LiveMint logoLiveMint 21-05-2014 Ma Jie

Tokyo/Osaka: Honda Motor Co., the world’s biggest maker of motorcycles, lowered its forecast for India’s two-wheeler market as economic growth in the region cools.

“Industry deliveries will probably expand to 20 to 25 million units by 2020 in India, fewer than Honda’s earlier forecast of 30 million,” Shinji Aoyama, operating officer in charge of motorcycle operations, said in an interview on Tuesday. Motorcycles accounted for more than 20% of the Tokyo- based company’s operating profit last fiscal year.

India’s economic growth will probably hold below 5% for a third straight year in 2014, amid expectations incoming Prime Minister Narendra Modi will moves to spur investment and tame inflation. Two-wheelers were the only vehicle segment in the country that expanded in the year ended in March, with deliveries rising 7.3% to 14.8 million units, falling short of Honda’s expectation.

“We thought about three years ago the Indian market could reach 16 million to 18 million units by now,” said Aoyama at Honda’s Tokyo headquarters. “The market is not growing as fast as we expected, even though Honda sales are in line with our own projections.”

**Data listing:**

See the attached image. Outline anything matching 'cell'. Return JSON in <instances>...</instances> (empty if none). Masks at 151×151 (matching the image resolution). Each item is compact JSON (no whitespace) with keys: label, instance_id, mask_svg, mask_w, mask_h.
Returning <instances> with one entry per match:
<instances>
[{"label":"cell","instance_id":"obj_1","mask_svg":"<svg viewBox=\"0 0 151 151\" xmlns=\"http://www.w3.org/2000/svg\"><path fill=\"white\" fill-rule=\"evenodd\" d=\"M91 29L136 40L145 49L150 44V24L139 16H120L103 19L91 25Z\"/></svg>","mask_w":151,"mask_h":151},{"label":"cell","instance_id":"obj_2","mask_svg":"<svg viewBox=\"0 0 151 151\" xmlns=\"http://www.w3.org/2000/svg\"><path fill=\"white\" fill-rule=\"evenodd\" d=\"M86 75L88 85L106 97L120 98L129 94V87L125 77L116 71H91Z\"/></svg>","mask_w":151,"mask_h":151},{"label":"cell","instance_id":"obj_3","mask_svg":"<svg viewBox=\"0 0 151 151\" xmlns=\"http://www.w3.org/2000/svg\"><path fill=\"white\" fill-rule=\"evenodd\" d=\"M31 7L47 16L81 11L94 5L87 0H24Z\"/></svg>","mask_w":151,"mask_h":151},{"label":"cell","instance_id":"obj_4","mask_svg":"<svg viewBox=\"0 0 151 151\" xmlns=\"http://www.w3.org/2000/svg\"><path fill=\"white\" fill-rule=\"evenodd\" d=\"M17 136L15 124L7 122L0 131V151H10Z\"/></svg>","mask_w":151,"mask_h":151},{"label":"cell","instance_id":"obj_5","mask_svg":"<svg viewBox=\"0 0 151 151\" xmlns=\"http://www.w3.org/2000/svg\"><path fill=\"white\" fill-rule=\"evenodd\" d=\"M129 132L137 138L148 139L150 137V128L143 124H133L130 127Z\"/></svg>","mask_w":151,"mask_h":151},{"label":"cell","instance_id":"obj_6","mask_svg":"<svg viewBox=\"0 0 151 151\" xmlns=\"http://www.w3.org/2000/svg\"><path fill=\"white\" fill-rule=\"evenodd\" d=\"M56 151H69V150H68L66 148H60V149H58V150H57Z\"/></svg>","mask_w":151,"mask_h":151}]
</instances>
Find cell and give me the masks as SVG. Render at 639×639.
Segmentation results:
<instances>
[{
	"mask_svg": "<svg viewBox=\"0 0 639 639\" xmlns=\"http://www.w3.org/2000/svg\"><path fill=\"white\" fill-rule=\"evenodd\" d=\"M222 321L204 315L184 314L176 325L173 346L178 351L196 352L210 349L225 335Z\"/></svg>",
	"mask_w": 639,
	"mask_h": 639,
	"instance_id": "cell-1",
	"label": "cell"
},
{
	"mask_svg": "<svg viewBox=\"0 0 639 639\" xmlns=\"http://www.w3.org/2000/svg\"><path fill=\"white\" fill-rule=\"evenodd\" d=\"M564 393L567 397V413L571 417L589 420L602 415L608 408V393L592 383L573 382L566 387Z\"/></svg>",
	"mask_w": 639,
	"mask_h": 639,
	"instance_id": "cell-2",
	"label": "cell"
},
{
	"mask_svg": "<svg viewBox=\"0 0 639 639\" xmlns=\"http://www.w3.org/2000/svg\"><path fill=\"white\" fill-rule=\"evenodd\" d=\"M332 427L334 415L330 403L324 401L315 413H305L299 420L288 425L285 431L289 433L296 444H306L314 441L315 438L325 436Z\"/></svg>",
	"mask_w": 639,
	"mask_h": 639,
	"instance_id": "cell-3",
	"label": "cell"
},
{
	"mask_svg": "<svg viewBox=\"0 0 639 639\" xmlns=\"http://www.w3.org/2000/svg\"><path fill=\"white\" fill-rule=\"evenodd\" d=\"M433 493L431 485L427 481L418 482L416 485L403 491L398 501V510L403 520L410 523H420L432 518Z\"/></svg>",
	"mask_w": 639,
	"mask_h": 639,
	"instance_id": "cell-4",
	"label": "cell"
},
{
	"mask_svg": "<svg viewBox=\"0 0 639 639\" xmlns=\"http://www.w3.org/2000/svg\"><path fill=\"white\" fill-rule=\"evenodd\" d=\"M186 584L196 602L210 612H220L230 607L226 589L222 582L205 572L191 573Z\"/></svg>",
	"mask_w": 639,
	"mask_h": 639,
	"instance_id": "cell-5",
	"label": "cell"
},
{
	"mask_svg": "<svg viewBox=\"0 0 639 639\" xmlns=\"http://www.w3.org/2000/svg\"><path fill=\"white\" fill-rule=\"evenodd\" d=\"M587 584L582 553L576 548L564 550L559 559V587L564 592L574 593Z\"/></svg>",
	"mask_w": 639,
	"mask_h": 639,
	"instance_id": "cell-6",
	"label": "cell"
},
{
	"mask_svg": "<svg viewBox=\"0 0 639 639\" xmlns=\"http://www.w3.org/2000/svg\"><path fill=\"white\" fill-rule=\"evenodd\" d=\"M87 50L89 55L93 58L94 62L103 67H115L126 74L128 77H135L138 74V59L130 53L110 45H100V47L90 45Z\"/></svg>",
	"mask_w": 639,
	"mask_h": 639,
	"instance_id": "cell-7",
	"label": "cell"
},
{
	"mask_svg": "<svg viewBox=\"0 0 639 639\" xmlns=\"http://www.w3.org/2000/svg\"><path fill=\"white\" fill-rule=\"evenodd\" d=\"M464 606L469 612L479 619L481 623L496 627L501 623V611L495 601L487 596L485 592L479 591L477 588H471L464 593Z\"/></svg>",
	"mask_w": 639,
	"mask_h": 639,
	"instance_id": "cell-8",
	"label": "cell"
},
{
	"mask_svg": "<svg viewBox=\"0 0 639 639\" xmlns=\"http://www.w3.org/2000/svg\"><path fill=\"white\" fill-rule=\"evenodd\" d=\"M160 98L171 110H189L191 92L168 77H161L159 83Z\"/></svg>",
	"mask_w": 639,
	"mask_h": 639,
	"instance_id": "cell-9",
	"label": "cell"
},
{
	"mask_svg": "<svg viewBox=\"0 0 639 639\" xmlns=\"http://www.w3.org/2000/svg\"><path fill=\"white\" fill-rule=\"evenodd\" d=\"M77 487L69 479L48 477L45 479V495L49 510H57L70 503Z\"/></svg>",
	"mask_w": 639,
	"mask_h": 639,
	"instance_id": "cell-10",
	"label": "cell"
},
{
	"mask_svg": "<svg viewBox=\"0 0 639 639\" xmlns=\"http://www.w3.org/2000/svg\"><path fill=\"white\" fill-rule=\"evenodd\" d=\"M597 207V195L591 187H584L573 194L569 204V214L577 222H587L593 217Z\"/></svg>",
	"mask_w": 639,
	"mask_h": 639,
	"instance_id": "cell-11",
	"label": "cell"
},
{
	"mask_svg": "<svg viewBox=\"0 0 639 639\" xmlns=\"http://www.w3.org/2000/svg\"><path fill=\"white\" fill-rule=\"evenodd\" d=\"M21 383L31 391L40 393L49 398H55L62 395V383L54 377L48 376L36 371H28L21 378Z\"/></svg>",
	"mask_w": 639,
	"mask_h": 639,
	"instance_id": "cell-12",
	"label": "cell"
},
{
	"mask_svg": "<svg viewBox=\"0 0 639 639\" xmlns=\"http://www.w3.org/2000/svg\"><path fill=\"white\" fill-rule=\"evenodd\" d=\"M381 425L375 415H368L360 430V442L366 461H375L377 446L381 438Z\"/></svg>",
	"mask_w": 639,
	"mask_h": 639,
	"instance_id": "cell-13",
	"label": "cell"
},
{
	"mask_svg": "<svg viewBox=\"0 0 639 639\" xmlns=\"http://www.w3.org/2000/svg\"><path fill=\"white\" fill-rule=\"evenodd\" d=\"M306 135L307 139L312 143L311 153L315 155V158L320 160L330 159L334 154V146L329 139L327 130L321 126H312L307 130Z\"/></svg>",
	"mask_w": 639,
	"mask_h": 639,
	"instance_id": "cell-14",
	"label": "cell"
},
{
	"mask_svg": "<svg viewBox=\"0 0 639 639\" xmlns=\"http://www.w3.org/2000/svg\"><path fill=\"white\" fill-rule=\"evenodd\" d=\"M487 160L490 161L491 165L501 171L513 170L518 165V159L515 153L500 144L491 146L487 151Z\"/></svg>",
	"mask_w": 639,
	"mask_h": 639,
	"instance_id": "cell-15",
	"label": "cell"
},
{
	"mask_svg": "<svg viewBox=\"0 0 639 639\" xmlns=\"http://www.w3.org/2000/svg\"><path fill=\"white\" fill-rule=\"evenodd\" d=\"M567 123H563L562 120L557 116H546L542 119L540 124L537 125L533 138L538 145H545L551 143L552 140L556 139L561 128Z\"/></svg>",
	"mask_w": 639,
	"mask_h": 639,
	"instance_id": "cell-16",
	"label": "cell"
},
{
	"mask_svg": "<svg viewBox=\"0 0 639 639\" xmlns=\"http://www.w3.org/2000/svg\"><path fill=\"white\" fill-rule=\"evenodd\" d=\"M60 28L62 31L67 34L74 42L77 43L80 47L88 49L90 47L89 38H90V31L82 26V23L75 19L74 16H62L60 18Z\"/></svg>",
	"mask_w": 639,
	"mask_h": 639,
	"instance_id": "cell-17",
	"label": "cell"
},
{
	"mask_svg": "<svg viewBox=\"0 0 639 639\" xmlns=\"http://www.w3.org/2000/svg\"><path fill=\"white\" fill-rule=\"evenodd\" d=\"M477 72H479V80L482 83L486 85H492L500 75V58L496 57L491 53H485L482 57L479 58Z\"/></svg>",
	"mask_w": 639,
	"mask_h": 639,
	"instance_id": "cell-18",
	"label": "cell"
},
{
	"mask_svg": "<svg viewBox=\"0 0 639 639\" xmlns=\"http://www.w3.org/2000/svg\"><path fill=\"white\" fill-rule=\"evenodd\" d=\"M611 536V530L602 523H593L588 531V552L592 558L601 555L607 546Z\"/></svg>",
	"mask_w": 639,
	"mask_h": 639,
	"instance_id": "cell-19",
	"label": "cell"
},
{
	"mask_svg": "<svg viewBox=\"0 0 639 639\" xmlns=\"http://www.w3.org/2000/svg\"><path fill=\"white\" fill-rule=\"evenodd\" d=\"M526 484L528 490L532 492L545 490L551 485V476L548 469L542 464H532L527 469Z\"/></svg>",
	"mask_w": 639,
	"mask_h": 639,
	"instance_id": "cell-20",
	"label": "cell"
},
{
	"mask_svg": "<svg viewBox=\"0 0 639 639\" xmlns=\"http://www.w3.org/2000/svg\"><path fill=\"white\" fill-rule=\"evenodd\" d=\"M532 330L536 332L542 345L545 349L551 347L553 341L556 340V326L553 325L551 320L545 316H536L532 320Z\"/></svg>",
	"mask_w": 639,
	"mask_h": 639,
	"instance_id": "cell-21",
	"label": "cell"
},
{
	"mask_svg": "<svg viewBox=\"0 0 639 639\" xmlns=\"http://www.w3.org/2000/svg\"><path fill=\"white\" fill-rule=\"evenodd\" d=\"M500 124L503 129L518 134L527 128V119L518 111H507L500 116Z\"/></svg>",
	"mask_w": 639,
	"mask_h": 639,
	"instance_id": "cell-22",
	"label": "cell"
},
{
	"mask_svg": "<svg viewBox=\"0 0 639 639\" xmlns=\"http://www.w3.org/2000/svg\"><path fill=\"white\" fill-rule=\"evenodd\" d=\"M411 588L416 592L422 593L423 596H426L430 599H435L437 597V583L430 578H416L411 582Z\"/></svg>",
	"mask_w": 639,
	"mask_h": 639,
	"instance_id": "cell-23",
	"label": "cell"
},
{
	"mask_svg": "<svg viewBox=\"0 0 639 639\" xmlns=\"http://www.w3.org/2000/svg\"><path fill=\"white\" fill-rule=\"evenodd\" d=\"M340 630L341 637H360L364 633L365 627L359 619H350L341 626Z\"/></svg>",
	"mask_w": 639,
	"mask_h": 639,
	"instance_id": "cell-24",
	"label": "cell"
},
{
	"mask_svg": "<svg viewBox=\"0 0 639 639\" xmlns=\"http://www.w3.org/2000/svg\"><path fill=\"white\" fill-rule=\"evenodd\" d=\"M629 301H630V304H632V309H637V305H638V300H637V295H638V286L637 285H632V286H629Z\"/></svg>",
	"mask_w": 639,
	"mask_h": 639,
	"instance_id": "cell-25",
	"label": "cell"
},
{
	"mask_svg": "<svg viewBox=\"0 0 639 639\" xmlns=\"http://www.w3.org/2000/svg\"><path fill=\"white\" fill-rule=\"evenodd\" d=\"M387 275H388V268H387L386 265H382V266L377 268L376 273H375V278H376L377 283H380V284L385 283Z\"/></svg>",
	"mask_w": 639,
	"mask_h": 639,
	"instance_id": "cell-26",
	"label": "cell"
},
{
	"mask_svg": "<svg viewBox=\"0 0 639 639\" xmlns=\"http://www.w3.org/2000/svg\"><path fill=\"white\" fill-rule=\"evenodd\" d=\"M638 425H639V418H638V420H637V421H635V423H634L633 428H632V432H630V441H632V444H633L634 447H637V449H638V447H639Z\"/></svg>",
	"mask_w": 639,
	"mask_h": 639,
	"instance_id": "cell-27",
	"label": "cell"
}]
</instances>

**Exercise tasks:**
• 1. In the article on Honda's India forecast, rewrite the part that begins at the words "Tokyo/Osaka: Honda Motor" and stops after "of Honda’s expectation.", putting "vehicles" in place of "units".
• 2. According to the article on Honda's India forecast, how much did two-wheeler deliveries in India grow in the year ended in March?

**Responses by item number:**
• 1.
Tokyo/Osaka: Honda Motor Co., the world’s biggest maker of motorcycles, lowered its forecast for India’s two-wheeler market as economic growth in the region cools.

“Industry deliveries will probably expand to 20 to 25 million vehicles by 2020 in India, fewer than Honda’s earlier forecast of 30 million,” Shinji Aoyama, operating officer in charge of motorcycle operations, said in an interview on Tuesday. Motorcycles accounted for more than 20% of the Tokyo- based company’s operating profit last fiscal year.

India’s economic growth will probably hold below 5% for a third straight year in 2014, amid expectations incoming Prime Minister Narendra Modi will moves to spur investment and tame inflation. Two-wheelers were the only vehicle segment in the country that expanded in the year ended in March, with deliveries rising 7.3% to 14.8 million vehicles, falling short of Honda’s expectation.

• 2. They rose 7.3%, to 14.8 million units.